YOUR GOAL >> Carry the article below on the biggest UK news topics of summer 2023 forward, beginning after its last sentence.

::: DOCUMENT PASSAGE :::

May 17, 2024


Not Just Any News Media

Charted: The biggest news topics of summer 2023

Charted: The biggest news topics of summer 2023

The Ukraine war and Lucy Letby murder trial have dominated the UK news cycle this summer.

Press Gazette has analysed which topics were chosen to lead UK news websites using data from Azernis, a competitor monitoring platform for newsrooms.

We looked at the lead articles – those that appeared in the top position of the homepage – each day for seven leading UK news outlets between 1 May and 31 August.

The outlets included those for which Azernis had four months of data: Sky News, BBC News, the Daily Mail, the Independent, the Mirror, The Times and Sunday Times, and the Daily Telegraph.

The subject of each article was identified by Azernis using machine learning to extract the most important topics, resulting in 32 main subjects. Articles that could not be “clustered” under a theme because they, for example, addressed a topic that only appeared once, were excluded.

::: EXTRACTED DATA :::

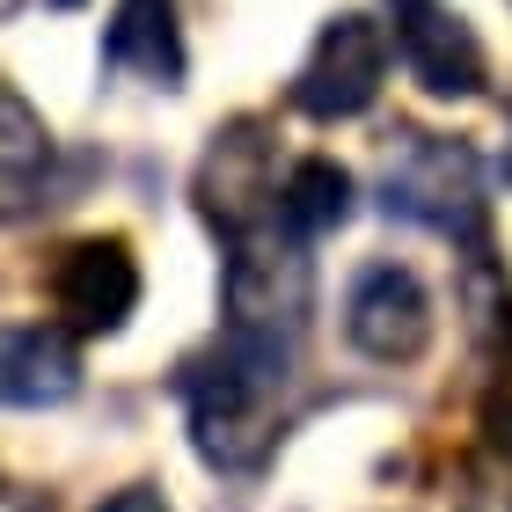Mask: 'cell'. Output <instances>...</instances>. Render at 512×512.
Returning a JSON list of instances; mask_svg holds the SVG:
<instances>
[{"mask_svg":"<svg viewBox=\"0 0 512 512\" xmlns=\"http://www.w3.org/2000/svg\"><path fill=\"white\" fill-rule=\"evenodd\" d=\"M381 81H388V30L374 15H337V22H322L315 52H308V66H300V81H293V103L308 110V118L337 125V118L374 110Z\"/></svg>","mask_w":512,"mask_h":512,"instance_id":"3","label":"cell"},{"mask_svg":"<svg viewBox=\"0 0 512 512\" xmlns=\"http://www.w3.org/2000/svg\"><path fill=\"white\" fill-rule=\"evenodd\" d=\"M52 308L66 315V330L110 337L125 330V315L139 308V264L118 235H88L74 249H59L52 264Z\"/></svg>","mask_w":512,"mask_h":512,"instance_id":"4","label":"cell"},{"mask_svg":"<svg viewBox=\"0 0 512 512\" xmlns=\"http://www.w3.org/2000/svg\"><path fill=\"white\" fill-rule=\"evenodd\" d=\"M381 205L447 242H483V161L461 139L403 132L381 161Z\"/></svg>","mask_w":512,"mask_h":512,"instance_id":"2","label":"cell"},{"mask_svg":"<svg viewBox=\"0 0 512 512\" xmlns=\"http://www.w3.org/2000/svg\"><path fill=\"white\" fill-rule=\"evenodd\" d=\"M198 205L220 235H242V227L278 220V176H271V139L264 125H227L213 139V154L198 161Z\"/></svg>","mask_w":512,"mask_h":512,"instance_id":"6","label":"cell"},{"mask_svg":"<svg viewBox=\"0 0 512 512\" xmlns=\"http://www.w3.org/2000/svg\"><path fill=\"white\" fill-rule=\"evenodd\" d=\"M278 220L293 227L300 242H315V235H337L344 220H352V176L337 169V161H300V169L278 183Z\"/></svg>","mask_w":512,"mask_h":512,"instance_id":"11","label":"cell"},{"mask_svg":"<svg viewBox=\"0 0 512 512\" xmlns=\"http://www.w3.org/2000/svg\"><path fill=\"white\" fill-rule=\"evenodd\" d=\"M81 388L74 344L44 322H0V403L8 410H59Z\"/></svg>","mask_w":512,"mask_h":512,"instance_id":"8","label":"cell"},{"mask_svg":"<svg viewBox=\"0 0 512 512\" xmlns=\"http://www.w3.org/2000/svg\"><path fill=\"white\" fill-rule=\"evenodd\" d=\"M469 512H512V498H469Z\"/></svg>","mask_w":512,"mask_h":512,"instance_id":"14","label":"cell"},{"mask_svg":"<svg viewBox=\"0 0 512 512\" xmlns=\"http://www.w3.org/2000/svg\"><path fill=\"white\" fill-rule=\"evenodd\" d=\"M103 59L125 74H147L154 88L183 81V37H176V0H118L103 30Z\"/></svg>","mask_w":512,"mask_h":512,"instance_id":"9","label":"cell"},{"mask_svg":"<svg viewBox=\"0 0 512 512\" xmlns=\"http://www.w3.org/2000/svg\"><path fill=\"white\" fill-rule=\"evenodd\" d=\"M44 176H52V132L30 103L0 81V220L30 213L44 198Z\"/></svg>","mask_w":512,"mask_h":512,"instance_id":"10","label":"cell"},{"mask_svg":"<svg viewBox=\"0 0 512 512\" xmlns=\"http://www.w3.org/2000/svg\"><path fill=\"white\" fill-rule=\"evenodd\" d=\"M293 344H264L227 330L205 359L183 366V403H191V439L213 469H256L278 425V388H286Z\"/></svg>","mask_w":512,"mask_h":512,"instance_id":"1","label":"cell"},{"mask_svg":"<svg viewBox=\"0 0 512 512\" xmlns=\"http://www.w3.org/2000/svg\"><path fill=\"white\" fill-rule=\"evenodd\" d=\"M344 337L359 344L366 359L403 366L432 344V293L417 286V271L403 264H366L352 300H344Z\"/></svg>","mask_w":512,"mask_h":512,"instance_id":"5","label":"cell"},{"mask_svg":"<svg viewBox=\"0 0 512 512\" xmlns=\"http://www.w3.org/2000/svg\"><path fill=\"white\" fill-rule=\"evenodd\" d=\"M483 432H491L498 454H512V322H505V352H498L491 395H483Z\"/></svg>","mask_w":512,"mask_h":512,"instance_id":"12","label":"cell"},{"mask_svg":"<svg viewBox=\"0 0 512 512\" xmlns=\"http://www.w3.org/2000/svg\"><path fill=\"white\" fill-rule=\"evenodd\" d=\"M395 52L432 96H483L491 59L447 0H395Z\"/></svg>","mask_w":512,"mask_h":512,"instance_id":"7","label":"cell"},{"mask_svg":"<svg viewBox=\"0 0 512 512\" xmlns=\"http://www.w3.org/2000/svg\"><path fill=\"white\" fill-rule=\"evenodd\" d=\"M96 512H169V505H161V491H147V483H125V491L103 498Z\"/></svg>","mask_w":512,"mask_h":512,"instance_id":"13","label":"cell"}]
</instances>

:::

ANSWER TO THE TASK >>
News stories of summer 2023: Climate crisis low in priority

Our analysis found that despite a summer of wildfires and soaring temperatures across Europe, the climate crisis was not seen as the most important story during these months.

Two climate-related topics appeared in the data – the Greek wildfires and the European heatwave – that together were the subject of 85 (3%) of the 2,675 lead articles that were able to be assigned a topic. Climate change as a standalone issue and overarching topic did not, however, appear in the data.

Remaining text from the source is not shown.